ProseMirror (which powers our TipTap editor) represents the same content as a typed JSON tree. Nodes have a type, optional attrs, and children. Inline formatting is expressed as marks on text nodes:

{
  "type": "columnsBlock",
  "attrs": { "blockId": "blk_x7k2m9p1", "layout": "70-30" },
  "content": [
    {
      "type": "columnBlock",
      "attrs": { "width": "70%" },
      "content": [{
        "type": "paragraph",
        "content": [{ "type": "text", "text": "Left column" }]
      }]
    },
    {
      "type": "columnBlock",
      "attrs": { "width": "30%" },
      "content": [{
        "type": "image",
        "attrs": { "src": "/photo.jpg", "alt": "Sidebar" }
      }]
    }
  ]
}

Two very different data structures. One is annotated HTML with implicit nesting. The other is an explicit tree. Converting between them without losing information is the whole problem.

Our approach: a converter registry

We went through a few iterations on this. The first version was a big switch statement. That lasted about a week before it became obvious that every block type has enough quirks to deserve its own module.

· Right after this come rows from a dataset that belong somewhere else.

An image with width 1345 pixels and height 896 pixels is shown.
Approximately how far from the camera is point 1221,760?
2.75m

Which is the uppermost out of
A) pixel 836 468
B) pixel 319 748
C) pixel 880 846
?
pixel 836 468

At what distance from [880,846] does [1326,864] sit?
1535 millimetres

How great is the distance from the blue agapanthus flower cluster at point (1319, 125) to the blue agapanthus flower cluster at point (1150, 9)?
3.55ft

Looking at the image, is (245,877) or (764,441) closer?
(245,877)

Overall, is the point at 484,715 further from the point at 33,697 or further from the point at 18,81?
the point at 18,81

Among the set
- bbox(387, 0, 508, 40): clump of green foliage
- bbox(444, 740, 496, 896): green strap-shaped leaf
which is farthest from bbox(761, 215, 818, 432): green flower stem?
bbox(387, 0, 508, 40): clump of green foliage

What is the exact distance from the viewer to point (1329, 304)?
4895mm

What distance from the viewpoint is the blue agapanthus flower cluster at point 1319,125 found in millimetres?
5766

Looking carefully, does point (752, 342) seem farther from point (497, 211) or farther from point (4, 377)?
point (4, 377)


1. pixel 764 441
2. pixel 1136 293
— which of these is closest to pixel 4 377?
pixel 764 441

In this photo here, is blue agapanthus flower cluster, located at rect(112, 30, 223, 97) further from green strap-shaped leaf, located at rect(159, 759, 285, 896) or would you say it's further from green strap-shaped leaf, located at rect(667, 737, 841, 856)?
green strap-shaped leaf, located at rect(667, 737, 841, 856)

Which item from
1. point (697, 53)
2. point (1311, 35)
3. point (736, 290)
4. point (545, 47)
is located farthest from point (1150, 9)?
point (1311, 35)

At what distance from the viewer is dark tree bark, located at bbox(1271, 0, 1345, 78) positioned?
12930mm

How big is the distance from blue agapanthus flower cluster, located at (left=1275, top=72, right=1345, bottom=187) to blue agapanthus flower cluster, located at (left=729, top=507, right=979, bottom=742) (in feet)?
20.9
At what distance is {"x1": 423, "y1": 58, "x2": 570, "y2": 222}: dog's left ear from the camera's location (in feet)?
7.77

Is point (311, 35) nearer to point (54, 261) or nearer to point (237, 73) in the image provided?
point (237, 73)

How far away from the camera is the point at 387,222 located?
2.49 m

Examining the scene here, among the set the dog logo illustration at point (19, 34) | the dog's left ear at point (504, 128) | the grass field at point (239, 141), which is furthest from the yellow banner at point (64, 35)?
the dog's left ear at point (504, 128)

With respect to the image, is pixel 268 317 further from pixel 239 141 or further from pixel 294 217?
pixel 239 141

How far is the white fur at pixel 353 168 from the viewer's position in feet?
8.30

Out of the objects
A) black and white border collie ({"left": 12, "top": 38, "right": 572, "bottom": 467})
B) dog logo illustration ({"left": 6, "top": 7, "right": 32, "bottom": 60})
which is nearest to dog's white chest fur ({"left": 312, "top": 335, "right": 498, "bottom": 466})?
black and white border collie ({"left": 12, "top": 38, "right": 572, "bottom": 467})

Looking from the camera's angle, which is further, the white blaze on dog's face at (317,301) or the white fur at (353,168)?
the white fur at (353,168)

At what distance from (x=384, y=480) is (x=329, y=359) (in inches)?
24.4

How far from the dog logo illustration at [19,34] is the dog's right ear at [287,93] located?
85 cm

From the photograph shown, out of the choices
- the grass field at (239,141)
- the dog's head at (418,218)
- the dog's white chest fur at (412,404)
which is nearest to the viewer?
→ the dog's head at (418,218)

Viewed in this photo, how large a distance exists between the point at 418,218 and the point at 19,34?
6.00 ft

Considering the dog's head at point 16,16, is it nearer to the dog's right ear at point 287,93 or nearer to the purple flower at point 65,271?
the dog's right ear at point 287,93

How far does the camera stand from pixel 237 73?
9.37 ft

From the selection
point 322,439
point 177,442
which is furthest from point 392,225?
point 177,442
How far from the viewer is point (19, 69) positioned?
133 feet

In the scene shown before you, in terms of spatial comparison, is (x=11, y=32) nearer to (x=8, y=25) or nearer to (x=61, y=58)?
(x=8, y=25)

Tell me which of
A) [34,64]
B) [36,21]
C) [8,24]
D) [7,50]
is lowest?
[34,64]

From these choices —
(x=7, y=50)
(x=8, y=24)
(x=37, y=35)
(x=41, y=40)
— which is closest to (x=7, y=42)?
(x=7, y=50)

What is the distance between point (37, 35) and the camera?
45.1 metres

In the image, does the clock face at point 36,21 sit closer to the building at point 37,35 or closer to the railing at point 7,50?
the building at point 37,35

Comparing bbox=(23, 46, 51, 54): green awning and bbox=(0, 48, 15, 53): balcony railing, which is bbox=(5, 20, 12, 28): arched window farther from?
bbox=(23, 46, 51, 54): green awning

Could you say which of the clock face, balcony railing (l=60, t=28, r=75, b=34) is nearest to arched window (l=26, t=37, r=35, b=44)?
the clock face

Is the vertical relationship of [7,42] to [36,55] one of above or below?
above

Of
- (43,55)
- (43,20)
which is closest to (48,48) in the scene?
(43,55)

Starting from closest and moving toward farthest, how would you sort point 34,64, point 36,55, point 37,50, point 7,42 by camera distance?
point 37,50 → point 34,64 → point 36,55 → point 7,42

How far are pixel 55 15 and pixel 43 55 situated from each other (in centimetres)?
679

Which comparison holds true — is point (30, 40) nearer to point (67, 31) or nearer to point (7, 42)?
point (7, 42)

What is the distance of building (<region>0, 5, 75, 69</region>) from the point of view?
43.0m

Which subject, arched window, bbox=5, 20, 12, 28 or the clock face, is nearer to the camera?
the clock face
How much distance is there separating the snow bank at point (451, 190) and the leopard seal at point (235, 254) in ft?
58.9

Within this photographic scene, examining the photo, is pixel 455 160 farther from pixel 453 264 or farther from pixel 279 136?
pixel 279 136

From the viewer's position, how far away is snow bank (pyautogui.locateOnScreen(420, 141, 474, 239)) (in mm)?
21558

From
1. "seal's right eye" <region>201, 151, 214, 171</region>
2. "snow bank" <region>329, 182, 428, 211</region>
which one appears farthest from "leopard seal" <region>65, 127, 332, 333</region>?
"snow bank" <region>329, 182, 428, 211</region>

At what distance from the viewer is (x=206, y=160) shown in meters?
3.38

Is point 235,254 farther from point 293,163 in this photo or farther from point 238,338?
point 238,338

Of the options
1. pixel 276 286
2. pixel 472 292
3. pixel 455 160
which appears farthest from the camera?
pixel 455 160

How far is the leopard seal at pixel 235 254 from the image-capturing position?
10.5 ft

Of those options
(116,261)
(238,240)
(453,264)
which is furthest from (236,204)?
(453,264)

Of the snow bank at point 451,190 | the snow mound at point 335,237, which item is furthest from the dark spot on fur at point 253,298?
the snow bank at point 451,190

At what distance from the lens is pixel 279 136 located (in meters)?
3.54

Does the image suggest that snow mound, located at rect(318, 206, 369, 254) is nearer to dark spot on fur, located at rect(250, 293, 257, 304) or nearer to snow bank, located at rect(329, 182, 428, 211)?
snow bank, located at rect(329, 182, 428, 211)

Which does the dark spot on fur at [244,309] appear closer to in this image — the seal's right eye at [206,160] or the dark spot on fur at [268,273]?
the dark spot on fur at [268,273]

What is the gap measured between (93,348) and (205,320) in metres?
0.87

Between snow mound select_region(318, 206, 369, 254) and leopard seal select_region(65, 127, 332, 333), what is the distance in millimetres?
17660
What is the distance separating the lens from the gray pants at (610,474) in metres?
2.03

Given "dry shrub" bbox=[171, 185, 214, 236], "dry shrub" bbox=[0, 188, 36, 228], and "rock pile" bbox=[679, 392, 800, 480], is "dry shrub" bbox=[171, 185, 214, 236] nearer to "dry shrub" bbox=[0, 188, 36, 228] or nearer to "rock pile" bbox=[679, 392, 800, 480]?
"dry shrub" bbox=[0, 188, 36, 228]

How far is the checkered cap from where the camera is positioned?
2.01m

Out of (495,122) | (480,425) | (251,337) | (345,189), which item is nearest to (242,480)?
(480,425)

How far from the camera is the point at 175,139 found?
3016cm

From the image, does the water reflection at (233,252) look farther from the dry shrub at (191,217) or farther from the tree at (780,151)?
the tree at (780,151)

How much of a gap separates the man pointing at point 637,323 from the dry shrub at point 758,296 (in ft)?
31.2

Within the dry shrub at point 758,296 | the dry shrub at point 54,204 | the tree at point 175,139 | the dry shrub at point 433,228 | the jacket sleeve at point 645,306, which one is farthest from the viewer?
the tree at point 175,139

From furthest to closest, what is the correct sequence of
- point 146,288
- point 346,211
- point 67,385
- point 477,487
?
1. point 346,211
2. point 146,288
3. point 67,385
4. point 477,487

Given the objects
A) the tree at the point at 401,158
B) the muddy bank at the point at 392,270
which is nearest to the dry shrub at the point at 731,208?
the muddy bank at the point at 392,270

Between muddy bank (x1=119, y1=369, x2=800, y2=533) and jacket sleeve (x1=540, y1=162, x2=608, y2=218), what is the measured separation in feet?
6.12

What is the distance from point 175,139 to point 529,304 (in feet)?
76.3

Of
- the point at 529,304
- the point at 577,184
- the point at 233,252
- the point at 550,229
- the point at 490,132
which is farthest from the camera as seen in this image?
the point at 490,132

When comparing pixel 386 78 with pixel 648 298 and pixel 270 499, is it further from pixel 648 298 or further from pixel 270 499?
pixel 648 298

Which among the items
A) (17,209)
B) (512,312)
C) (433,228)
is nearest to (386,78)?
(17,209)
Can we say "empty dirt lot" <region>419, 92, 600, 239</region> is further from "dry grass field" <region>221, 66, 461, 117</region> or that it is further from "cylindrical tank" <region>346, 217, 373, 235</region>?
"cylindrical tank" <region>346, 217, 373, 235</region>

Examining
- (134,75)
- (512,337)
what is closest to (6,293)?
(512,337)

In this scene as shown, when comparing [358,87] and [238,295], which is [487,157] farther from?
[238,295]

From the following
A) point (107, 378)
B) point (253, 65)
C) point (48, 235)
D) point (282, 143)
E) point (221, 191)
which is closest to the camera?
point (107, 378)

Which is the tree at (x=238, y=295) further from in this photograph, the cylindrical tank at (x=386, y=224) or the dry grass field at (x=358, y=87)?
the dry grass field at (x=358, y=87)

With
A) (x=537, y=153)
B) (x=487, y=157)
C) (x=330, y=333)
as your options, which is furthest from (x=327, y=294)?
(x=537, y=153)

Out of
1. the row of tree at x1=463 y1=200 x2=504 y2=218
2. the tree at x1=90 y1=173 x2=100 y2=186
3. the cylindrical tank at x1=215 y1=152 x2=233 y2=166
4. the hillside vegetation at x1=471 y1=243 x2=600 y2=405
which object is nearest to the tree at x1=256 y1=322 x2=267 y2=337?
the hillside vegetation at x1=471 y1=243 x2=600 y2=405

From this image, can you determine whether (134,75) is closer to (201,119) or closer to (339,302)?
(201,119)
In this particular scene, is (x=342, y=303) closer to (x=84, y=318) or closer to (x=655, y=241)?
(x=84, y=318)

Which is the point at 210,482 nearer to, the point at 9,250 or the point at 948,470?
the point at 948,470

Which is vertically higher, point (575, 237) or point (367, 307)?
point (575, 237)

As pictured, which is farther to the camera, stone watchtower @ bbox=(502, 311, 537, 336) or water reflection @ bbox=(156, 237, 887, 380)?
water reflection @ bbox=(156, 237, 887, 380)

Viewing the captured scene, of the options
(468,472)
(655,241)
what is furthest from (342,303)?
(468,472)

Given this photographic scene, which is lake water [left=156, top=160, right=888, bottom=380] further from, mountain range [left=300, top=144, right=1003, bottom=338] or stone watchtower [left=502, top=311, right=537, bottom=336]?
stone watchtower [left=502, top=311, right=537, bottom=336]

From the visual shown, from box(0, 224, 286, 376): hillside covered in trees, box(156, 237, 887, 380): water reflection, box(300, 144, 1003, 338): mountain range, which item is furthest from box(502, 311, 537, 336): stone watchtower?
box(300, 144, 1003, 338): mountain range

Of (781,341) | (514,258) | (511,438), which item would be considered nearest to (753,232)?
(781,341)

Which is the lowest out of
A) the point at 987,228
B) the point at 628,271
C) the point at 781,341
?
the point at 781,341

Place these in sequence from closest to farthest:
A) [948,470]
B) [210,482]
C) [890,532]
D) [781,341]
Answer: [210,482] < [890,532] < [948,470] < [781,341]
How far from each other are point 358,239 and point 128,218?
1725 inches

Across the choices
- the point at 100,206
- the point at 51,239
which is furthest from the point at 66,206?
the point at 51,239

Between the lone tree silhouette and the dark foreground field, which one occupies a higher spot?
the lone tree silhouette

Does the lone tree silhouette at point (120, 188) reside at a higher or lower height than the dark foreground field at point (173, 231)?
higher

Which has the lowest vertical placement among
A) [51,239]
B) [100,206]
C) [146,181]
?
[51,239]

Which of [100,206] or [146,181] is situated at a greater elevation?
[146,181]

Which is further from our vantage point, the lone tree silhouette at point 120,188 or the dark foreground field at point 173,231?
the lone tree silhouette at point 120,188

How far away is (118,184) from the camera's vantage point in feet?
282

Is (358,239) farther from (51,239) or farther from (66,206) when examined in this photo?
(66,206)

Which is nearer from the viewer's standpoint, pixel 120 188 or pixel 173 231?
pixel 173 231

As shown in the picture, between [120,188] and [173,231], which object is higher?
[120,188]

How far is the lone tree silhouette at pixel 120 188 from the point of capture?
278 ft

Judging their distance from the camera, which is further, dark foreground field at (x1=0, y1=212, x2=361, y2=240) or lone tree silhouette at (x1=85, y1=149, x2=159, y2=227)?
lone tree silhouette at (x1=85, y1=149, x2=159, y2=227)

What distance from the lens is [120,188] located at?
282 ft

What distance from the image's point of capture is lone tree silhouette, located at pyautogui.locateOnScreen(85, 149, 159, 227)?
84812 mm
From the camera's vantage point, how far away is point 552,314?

We landed on a registry of bidirectional converters. Each one handles one or more Gutenberg block types and implements both directions: parse (Gutenberg to ProseMirror) and serialize (back to Gutenberg):

interface BlockConverter {
  blockTypes: string[]   // Gutenberg types: ['paragraph', 'core/paragraph']
  nodeTypes: string[]    // ProseMirror types: ['paragraph']
  parse(block: GutenbergBlock, blockId: string, cmsBlocks: CMSBlockMetadata[]):
    ProseMirrorNode | ProseMirrorNode[] | null
  serializeGutenberg(node: ProseMirrorNode, cmsBlockMap: Map<string, CMSBlockMetadata>): string
  serializeHtml(node: ProseMirrorNode): string
}

Converters register at startup. When we encounter a Gutenberg block, we look up its converter by type. If nothing matches, a fallback handles it. We currently have about 35 converters.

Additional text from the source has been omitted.